Obstetric & on-call (optional)
Public / sessional & salaried (optional)
Rates & units (editable — indicative, verify on MBS Online)
How anaesthesia billing works — the 60-second version
Units, not item fees. Anaesthesia uses the Relative Value Guide: fee = (basic units for the procedure, from items 20100-21997 + time units + modifier units) × a dollar value per unit. Time = 1 unit per 15 min for the first 2 hours (max 8), then 1 unit per 10 min. Modifiers add units for ASA physical status (III +1, IV +2, V +3), age (<4 or ≥75 +1) and emergency (+2); after-hours emergency adds a 50% loading.
The $/unit is where the money is.
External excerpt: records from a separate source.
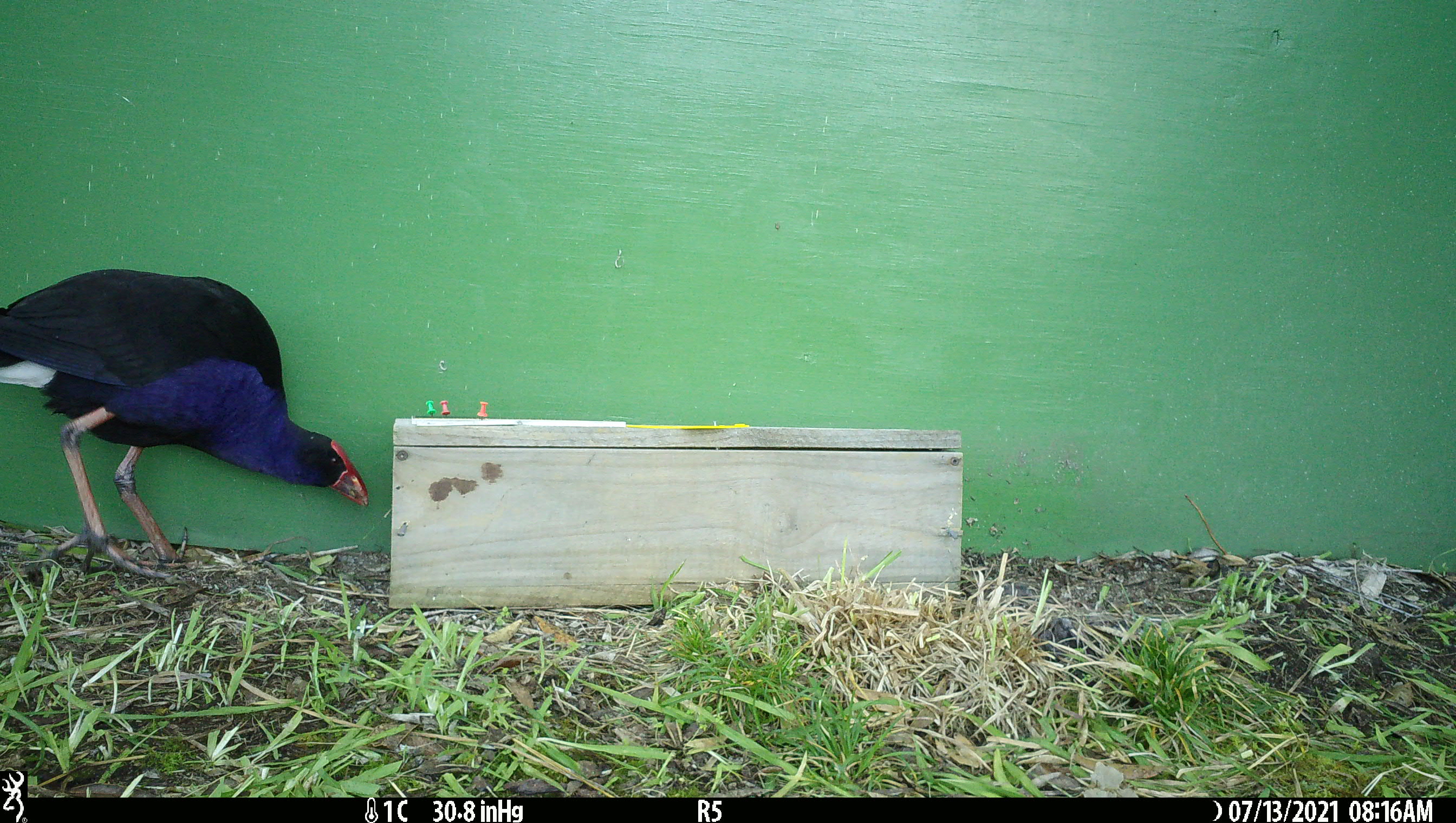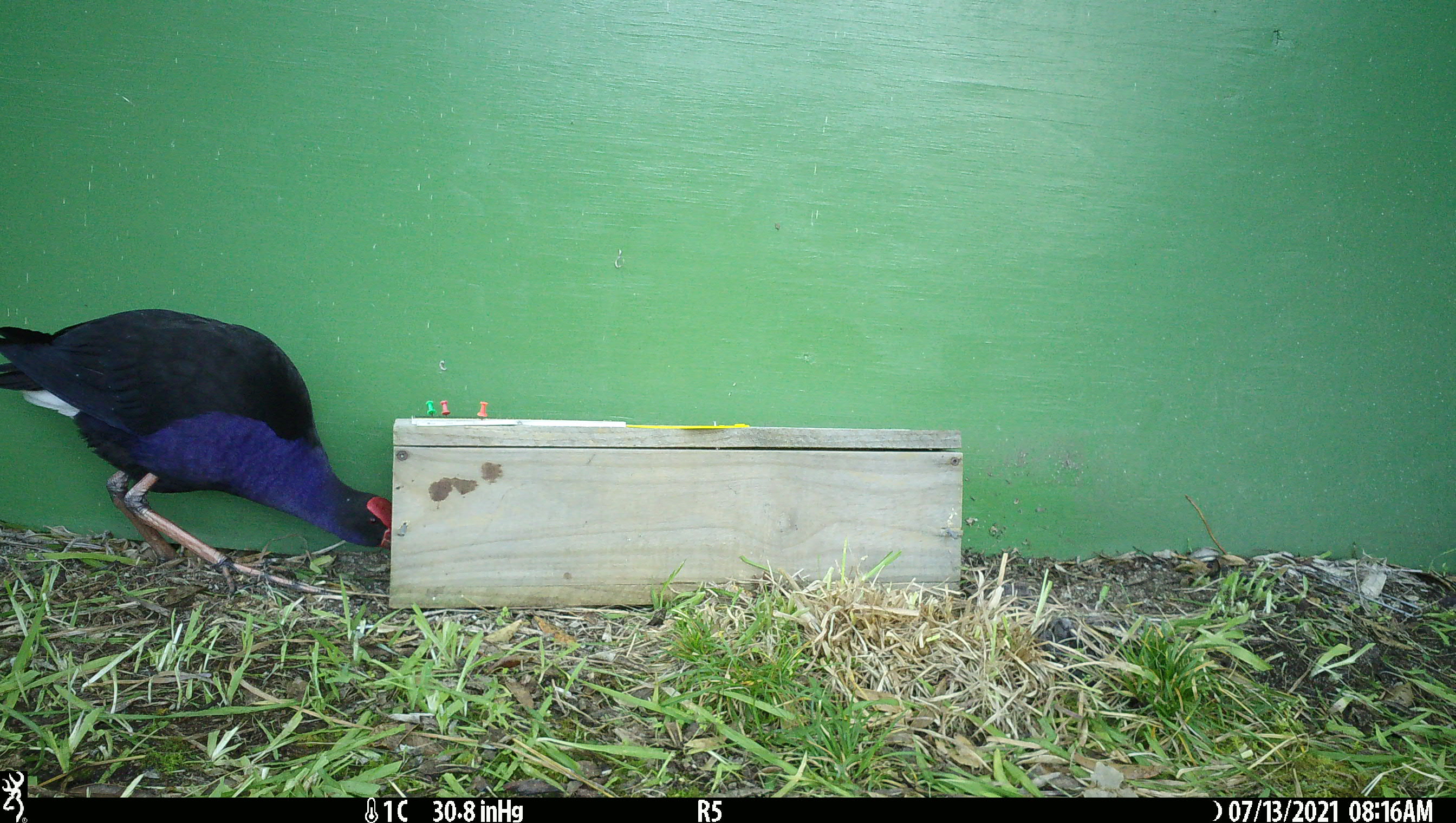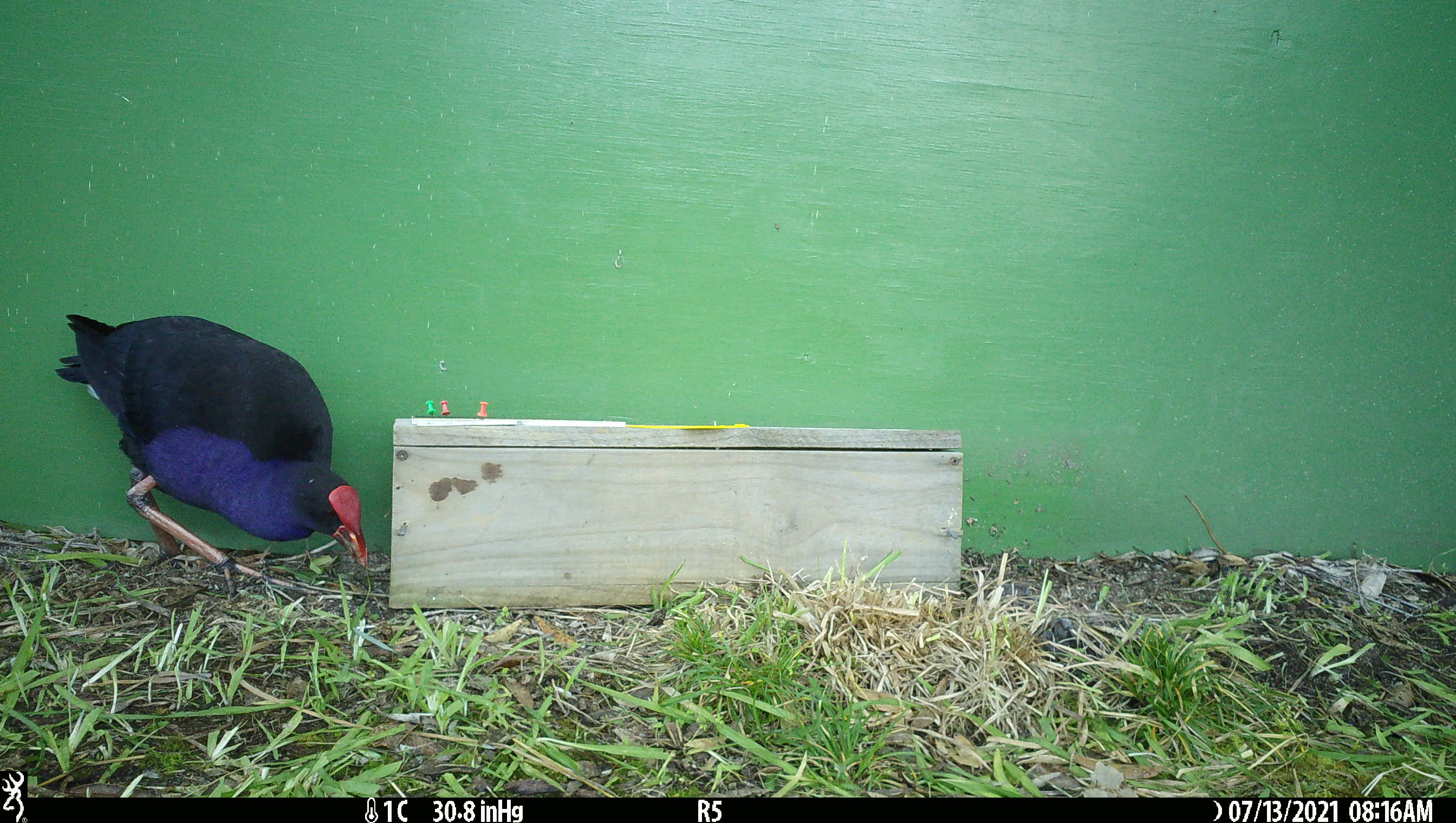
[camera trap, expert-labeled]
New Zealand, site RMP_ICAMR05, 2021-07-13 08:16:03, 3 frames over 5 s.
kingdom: Animalia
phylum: Chordata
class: Aves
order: Gruiformes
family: Rallidae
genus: Porphyrio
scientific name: Porphyrio melanotus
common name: australasian swamphen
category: pukeko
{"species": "pukeko (australasian swamphen) (Porphyrio melanotus)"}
Medicare's schedule is only ~$23.70/unit; the AMA guide is ~$106. Each anaesthetist sets their own rate — most land $55-$80/unit — so almost every private case has a gap the health fund and patient cover. The no-gap (~$35) and gap (~$75) rates in this tool are the total banked per unit — nothing separate to add.
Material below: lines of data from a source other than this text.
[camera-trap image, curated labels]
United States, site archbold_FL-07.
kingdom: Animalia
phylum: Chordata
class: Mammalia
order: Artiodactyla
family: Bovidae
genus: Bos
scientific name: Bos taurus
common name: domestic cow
No-gap vs gap. Under a no-gap arrangement you accept the fund's rate (~$32-$40/unit) and the patient pays nothing — about two-thirds of insured cases end up here. On gap cases you charge your full rate and the patient wears the difference. (A known-gap scheme caps that gap at ~$500, but full-rate billers usually bill outside any scheme, uncapped — this tool models your full rate.) Billing more no-gap is patient-friendly but lowers your $/unit — the biggest driver of your income.
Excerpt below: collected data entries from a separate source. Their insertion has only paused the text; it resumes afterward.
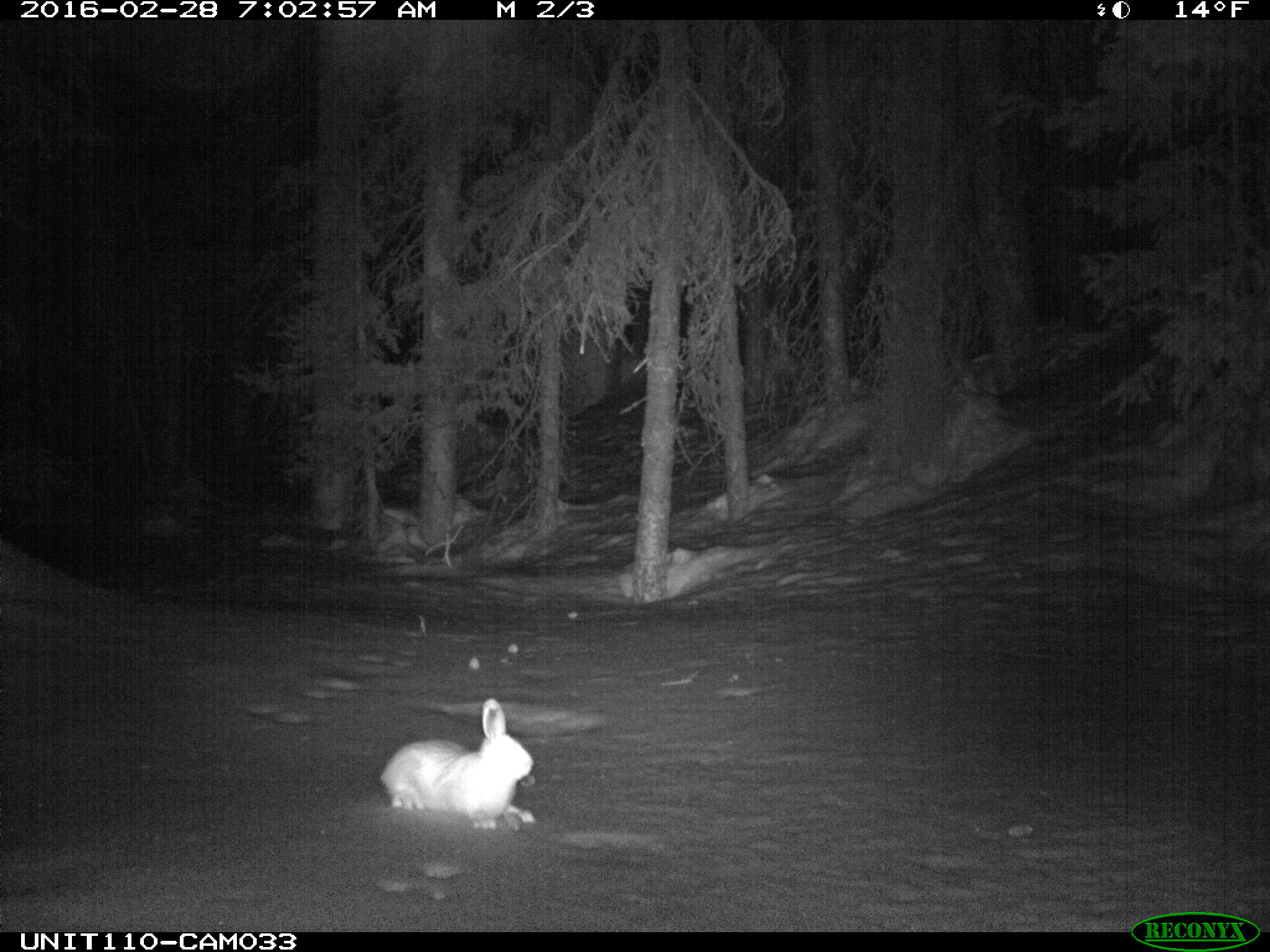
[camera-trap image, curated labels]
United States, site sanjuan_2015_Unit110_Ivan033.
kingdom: Animalia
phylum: Chordata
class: Mammalia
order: Lagomorpha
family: Leporidae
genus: Lepus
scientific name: Lepus americanus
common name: snowshoe hare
Other streams. Many anaesthetists add a chronic-pain practice (flat-fee interventional procedures + consults), obstetric/on-call epidural work (often after-hours), and public sessional or staff-specialist work.
Low overhead, high income. With no consulting rooms, overhead is small — a billing service (~4.5% of billings) and indemnity (~$5k-$15k/yr, low-risk vs proceduralists). That's why anaesthetists are among the highest-earning specialists (ATO average ≈ $447k).